Num primeiro plano, parece ser simples, colhe-se a história clínica, fatos relevantes, sintomatologia pregressa e atual... lança-se nas listas de classificações... percorre-se o "guideline" para a escolha da melhor medicação e eventuais combinações, a depender da resposta do paciente... (uma "reflexão" reduzida e sintética sobre os neurotransmissores envolvidos e qual a melhor estratégia para o seu reequilíbrio... vivemos hoje, a era da psiquiatria molecular... há algumas décadas, pensava-se em nível enzimático).

Com relação à formação do profissional habilitado para a prescrição de psicofármacos, deve-se estar atento ao fato de que a "colheita" da história clínica e sua interpretação tem um fator subjetivo importantíssimo... o "feeling" do profissional faz toda a diferença para fins diagnósticos, com alteração significativa da conduta... Atualmente, qualquer profissional médico sente-se habilitado a receitar um "antidepressivozinho"... Sem no entanto, observar a adequação (um tricíclico mal-utilizado pode desencadear quadros disfóricos e ciclagem rápida, por exemplo) ou mesmo a exclusão de outras causas orgânicas
compatíveis ou geradoras de quadros psiquiátricos.

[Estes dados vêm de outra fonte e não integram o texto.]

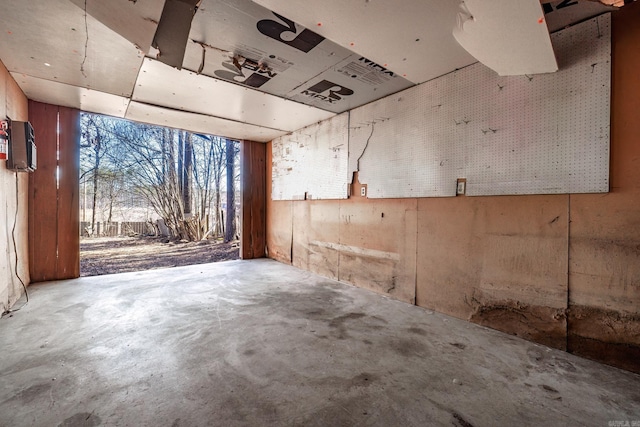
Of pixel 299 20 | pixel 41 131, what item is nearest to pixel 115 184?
pixel 41 131

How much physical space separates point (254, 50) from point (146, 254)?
5740 mm

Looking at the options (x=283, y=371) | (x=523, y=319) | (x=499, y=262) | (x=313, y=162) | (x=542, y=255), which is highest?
(x=313, y=162)

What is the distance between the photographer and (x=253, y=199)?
19.4ft

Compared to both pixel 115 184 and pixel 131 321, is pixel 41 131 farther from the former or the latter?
pixel 115 184

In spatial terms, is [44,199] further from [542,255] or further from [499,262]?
[542,255]

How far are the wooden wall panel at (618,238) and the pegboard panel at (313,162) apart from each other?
2.66m

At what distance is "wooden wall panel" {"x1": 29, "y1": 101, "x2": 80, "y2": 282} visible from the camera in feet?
12.3

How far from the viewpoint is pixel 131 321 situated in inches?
101

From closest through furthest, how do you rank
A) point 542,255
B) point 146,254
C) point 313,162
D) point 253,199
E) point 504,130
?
point 542,255 < point 504,130 < point 313,162 < point 253,199 < point 146,254

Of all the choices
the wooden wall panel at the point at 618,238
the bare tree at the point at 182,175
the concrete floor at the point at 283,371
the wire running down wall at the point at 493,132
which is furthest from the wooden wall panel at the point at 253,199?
the wooden wall panel at the point at 618,238

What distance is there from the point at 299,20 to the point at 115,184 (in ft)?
40.4

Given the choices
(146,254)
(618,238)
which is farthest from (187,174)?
(618,238)

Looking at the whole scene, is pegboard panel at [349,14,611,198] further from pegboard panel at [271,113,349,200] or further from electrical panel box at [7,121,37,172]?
electrical panel box at [7,121,37,172]

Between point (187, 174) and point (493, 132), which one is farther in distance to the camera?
point (187, 174)
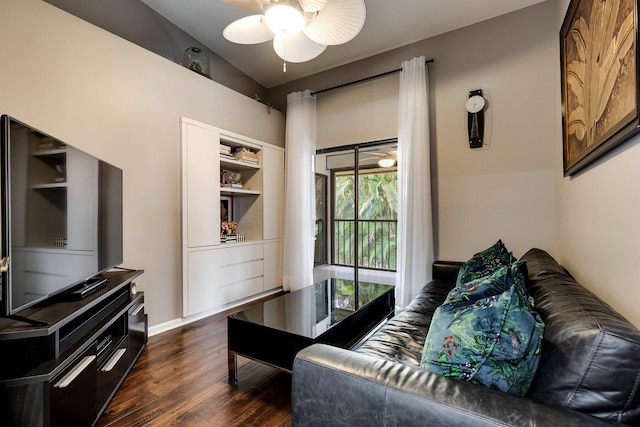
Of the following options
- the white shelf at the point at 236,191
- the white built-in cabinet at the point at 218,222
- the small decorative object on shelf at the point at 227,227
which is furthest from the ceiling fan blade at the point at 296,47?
the small decorative object on shelf at the point at 227,227

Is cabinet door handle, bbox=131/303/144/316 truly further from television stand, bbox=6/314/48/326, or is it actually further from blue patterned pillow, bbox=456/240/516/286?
blue patterned pillow, bbox=456/240/516/286

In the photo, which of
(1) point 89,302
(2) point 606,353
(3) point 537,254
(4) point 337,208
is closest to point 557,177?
(3) point 537,254

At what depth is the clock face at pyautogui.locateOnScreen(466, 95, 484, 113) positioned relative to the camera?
2738mm

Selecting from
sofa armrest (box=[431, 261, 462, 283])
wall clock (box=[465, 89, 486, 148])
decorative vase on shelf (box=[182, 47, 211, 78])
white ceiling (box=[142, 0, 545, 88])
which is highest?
white ceiling (box=[142, 0, 545, 88])

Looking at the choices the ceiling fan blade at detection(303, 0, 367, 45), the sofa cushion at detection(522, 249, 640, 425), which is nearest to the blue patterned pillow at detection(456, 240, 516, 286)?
the sofa cushion at detection(522, 249, 640, 425)

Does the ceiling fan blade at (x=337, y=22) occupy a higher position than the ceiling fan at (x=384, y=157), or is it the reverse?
the ceiling fan blade at (x=337, y=22)

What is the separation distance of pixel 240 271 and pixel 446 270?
2.23 metres

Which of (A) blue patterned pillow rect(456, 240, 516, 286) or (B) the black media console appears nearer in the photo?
(B) the black media console

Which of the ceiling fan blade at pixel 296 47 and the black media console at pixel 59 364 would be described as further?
the ceiling fan blade at pixel 296 47

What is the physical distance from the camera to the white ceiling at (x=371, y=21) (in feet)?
8.72

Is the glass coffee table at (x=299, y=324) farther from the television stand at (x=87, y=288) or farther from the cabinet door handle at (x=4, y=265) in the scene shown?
the cabinet door handle at (x=4, y=265)

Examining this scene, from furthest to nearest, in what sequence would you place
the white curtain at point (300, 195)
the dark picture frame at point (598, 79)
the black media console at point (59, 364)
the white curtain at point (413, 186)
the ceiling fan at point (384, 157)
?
the white curtain at point (300, 195)
the ceiling fan at point (384, 157)
the white curtain at point (413, 186)
the black media console at point (59, 364)
the dark picture frame at point (598, 79)

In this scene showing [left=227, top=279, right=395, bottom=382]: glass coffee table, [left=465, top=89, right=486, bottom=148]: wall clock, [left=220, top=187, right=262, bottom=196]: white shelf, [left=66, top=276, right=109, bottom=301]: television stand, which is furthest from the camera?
[left=220, top=187, right=262, bottom=196]: white shelf

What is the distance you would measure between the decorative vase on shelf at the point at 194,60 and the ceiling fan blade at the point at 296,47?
55.1 inches
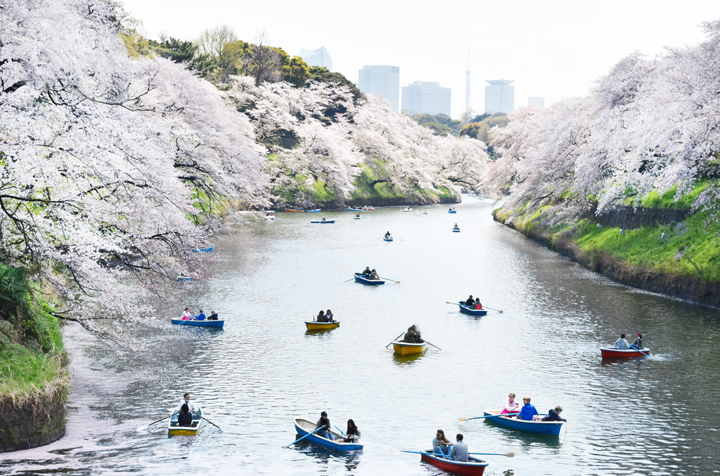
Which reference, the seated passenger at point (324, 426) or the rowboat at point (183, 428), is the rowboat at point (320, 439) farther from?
the rowboat at point (183, 428)

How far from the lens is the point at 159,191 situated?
2655cm

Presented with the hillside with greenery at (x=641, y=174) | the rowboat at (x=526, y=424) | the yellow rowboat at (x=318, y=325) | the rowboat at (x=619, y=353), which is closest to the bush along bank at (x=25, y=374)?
the yellow rowboat at (x=318, y=325)

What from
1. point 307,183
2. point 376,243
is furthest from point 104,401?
point 307,183

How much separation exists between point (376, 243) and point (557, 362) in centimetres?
4023

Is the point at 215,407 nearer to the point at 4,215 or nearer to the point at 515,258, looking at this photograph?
the point at 4,215

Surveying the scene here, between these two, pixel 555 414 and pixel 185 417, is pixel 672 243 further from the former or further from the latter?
pixel 185 417

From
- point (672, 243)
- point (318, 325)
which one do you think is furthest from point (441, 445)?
point (672, 243)

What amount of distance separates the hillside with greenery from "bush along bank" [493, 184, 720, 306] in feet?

Infelizmente, esse tipo de abordagem e/ou reflexão, que eu chamaria de temerária, não é restrita aos "médicos não-psiquiatras" ou "privilégio" de psicoterapeutas-psicanalistas-leigos na esfera da "organicidade"... há um tempo atrás foi publicada uma matéria em revista de grande circulação, apontando tal problemática... a não avaliação prévia de condições orgânicas que deflagram ou contribuem para quadros "psi"... (gente com problemas metabólicos sérios, tratados continuamente com psicofármacos, com diversas trocas e associações de medicações nada inócuas, sem qualquer efeito). Alertando que os profissionais fossem mais cautelosos em suas avaliações...

Neste sentido, concordo que para prescrever medicações (sejam elas quais forem), deve-se ter uma base mínima do funcionamento corpóreo... entretanto, a minha crítica maior, talvez seja, a não-utilização adequada de tais conhecimentos e da ânsia e do apoderamento de certas áreas do conhecimento por interesses corporativistas e econômicos... e da "desatenção" em relação ao ser humano que ali está. Nem tanto lá, nem tanto aqui... (nem o não-uso de psicofármacos e nem a prescrição indiscriminada como tem ocorrido nas duas últimas décadas).

Creio que um profissional deve ser humilde o suficiente para reconhecer os limites de seus próprios saberes e convocar os demais para uma "guarda compartilhada e ética" visando ao bem-estar do humano que o busca em momento de sofrimento...  

(Assim, o psiquiatra, o psicofarmacologista*** - figura que inexiste no Brasil, recorrem ao cardio-, ao neuro-, ao endócrino-, ao psi-cólogo/canalista para a
realização das devidas pesquisas prévias, e não exclui a atuação conjunta nas diversas interfaces de conhecimento e técnicas...).